This both simplifies and generalizes the notation, enabling us to see past the details to the underlying concepts.


Let's address the questions in reverse, beginning with the easiest: the likelihood. By definition, the likelihood for a dataset of values $\mathbf{x}=(x_1, x_2, \ldots, x_n)$ presumed to realize a simple random sample from any distribution is the chance of these values. Since in a simple random sample they are independent, that chance is the product of the individual chances,

$$\mathcal{L}(\mathbf{x}; (M,a,p)) = \prod_{i=1}^n \Pr(X=x_i\mid M,a,p).\tag{1}$$

Each data value $x_i$ contributes its term to this product.

If you would like a more explicit expression, the problem arises that $\Pr(X=x\mid M,a,p)$ is given with two formulas, conditional on whether $x\le M$ or $x\gt M.$ One solution is to separate the product $(1)$ into a product over the $x_i$ with values up to $M$ and another product over the other values:

$$\mathcal{L}(\mathbf{x}; (M,a,p)) = \prod_{i:\,x_i\le M}\left(\frac{p}{M+1}+(1-p)e^{-a}\frac{a^{x_i}}{x_i!}\right)\prod_{i:\,x_i\gt M}\left((1-p)e^{-a}\frac{a^{x_i}}{x_i!}\right).$$


Finding quantiles is harder. By definition, the quantile $x_{(q)}$ corresponding to a probability $0\le q \le 1$ is the smallest value $x$ for which the distribution function equals or exceeds $q.$ The distribution of the mixture is the weighted value of its component distributions, $pF_M + (1-p)G_a.$ Thus

$$(pF_M + (1-p)G_a)(x_q) \ge q\ \text{ and whenever }x\lt x_q,\ (pF_M + (1-p)G_a)(x) \lt q.\tag{2}$$

A useful way to restate this is that $x_{(q)}$ is a zero of the function

$$x\to (pF_M + (1-p)G_a)(x) - q.$$

This enables us to use an appropriate root finding or minimization routine to find quantiles. There is, in general, no explicit or simple formula for them in terms of the quantile functions of $F_M$ and $G_a.$ What we can do is to restate $(2)$ in the useful form

$$(pF_M + (1-g)G_a)(x_{(q)}-1) \lt q \le (pF_M + (1-g)G_a)(x_{(q)}).\tag{2a}$$

We can illustrate $(2a)$ by plotting the CDF. Here, in one place, are plots of $pF_M$ (the uniform distribution, in gold), $(1-p)G_a$ (the Poisson distribution, in light blue), and the mixture (in gray). I have chosen $M=5$ as in the question and, for this illustration, arbitrarily set $a=3$ and $p=1/3.$

Figure

The intersecting dotted lines indicate the third quartile. It was found by setting $q=3/4$, finding the solution to $(2a),$ and plotting a horizontal line at height $3/4$ and a vertical line at the position $x_{(3/4)} = 4.$ The height of the red dot on that vertical line is, of course, the value of the mixture CDF, $(1/3)F_5(4) + (1-1/3)G_3(4).$ It exceeds $3/4,$ but you can see this occurs at a step where all values to its left are less than $3/4.$


Because it may be instructive, here is the R code used to generate the figure. It can be applied (within the limits of floating point computation) to any combination of the parameters $m,a,p$ you may choose subject to the necessary mathematical restrictions on their values (all are nonnegative, $m$ must be integral, and $p$ cannot exceed $1$).

[Data extract]
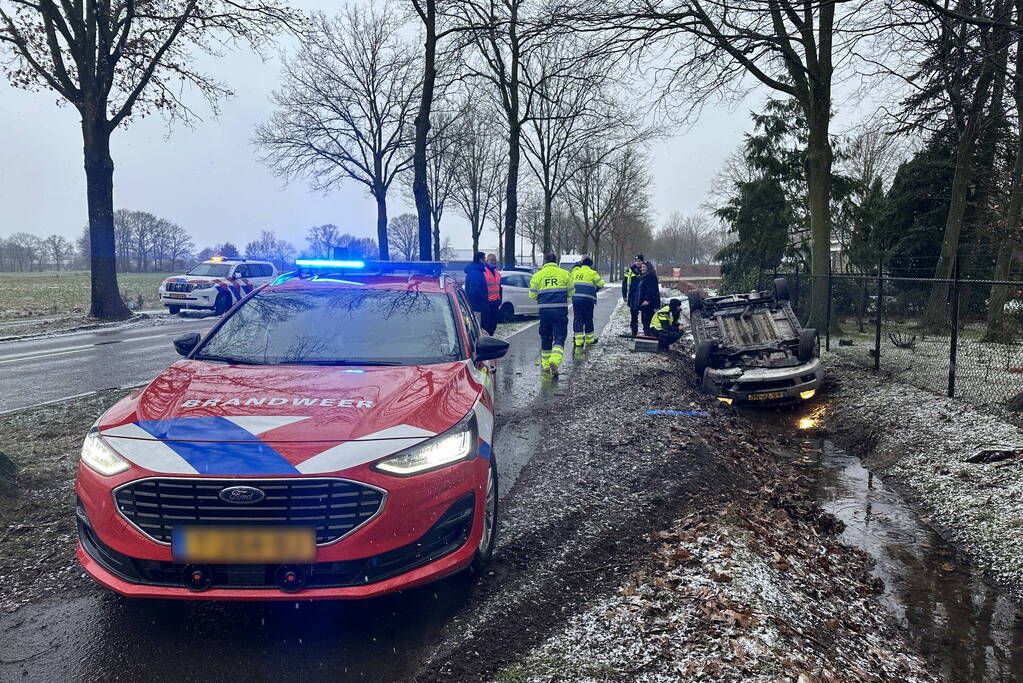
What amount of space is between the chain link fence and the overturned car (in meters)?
1.47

[Written request] Pick up the explanation of the uniform-Poisson mixture's likelihood and quantiles at the point where it stops, and carry it forward.

[Reply to the task]
#
# Find the quantile of any CDF f.
#
# This is a little tricky for discrete f.  The tangent enables us to specify a
# finite search interval.  Due to floating point error, the solution returned
# by `uniroot` may be not quite an integer and therefore the integers on
# both sides of it need to be checked.
#
q.generic <- Vectorize(function(q, f, ...) {
  obj <- function(x) f(x, ...) - q
  sol <- uniroot(function(u) {obj(tan(u))}, c(-pi/2, pi/2), f.lower=-q, f.upper=1-q) 
  if(sol$f.root + q <= 0) return(-Inf)
  # if(sol$f.root + q >= 1) return(Inf)
  x <- tan(sol$root)
  y <- obj(x <- c(floor(x), ceiling(x)))
  ifelse(y[1] >= 0, x[1], x[2])
}, "q")
#
# Define the CDFs of the mixture components and the mixture.
#
F.cdf <- function(k, m) stepfun(seq(m+1)-1, seq(0,1,length.out=m+2))(k)
G.cdf <- function(k, a) ppois(k, a)
pMix <- function(x, m, a, p) p * F.cdf(x, m) + (1-p) * G.cdf(x, a)
#
# Specify parameters.
#
m <- 5
p <- 1/3
a <- 3
#
# Plot the CDF of the mixture and its components.
#
x.max <- max(m+1, a + 3*sqrt(a))
plot(c(-1, x.max), c(0,1), type="n", ylab="Probability", xlab="k", bty="n",
     main="Mixture CDF, Its Components, and Q3")
curve(p * F.cdf(x, m), type="s", n=501, add=TRUE, col="Tan", lwd=2)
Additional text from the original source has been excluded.